Plenty of heat was generated in 5th District Court this week when attorneys for the city of Sun Valley accused City Administrator Sharon Hammer's attorney, Jim Donoval, of "judicial terrorism," but little light was shed on Hammer's lawsuit against the city.
A hearing Wednesday on a motion for an order to have Hammer reinstated to active duty with the city included testimony from former Mayor Wayne Willich.
Hammer is seeking reinstatement after Mayor Dewayne Briscoe placed her on paid, administrative leave last week. Willich had placed her on leave in November but returned her to active-duty status in late December.
Several issues were before District Judge Randy Stoker, but arguments on initial issues ran long, requiring the hearing to be continued to an as-yet-undetermined date.
Opposing attorneys locked horns over topics such as whether attorney-client privilege applies to a special investigator who also is an attorney and what value and weight the report she issued has.
Hammer and other city staffers were part of that internal investigation ordered by the city.
"I thought the report was flawed," Willich said.
Documents filed by attorney Kirtlan Naylor, appointed to represent Sun Valley in this matter by the city's insurance carrier, said the report plus Hammer's alleged actions on the job merited continued leave.
"Unfortunately for Plaintiff, her actions while reinstated during the final week of December 2011, along with the lack of any 'final and binding' decision on Former Mayor Willich's part gave Mayor Briscoe sufficient cause to place [her] on administrative leave," states a memorandum in opposition to a motion for a temporary restraining order filed by Naylor on Jan. 9.
Such alleged actions include retaliatory behavior, jeopardizing confidential information and access by Donoval, who is both her attorney and husband, to back offices of City Hall and documents stored there.

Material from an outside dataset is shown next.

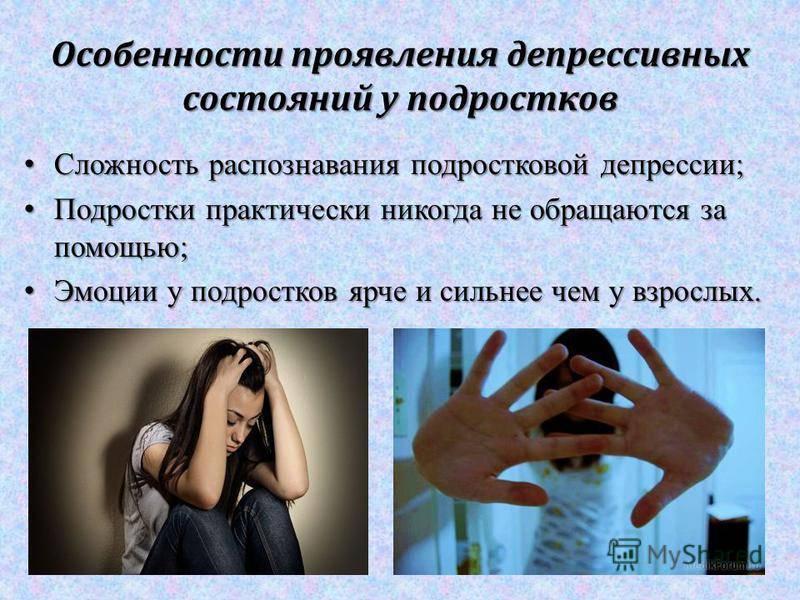 Депрессия у подростков: признаки, проявления, симптомы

Willich maintained in court that Hammer did nothing to warrant continued leave, and Donoval argued that position should stand.
"I don't see how possibly the city can ... overrule what the prior mayor did," he said.
Naylor said Briscoe's actions did not overrule Willich's actions.
"He's taking his own action," he said.
Defense seeks sanctions against Donoval
On Monday, Naylor filed a motion for sanctions to be imposed against Donoval. In a memorandum in support of that motion, defense attorneys contended that Donoval has acted "in such a way that can only be properly termed as 'judicial terrorism.'"
That "terrorism," the memorandum continues, includes Donoval's correspondence with defense attorneys, defendants and others, "in that the content of most of this correspondence is full of threats of further potential lawsuits or public harassment if settlement demands are not met."
According to the motion, defendants are asking the court for a monetary penalty against Donoval to deter him from further "judicial terrorism," including harassing and frivolous correspondence and factually unsound motion pleadings, a protective order, which would require Donoval to submit documents to a judge so the court can establish whether the documents have "good cause," and attorney's fees.
The especially contentious nature of the suit was articulated by Stoker, who said that the case's filings so far indicate it will be "a fairly hotly contested matter."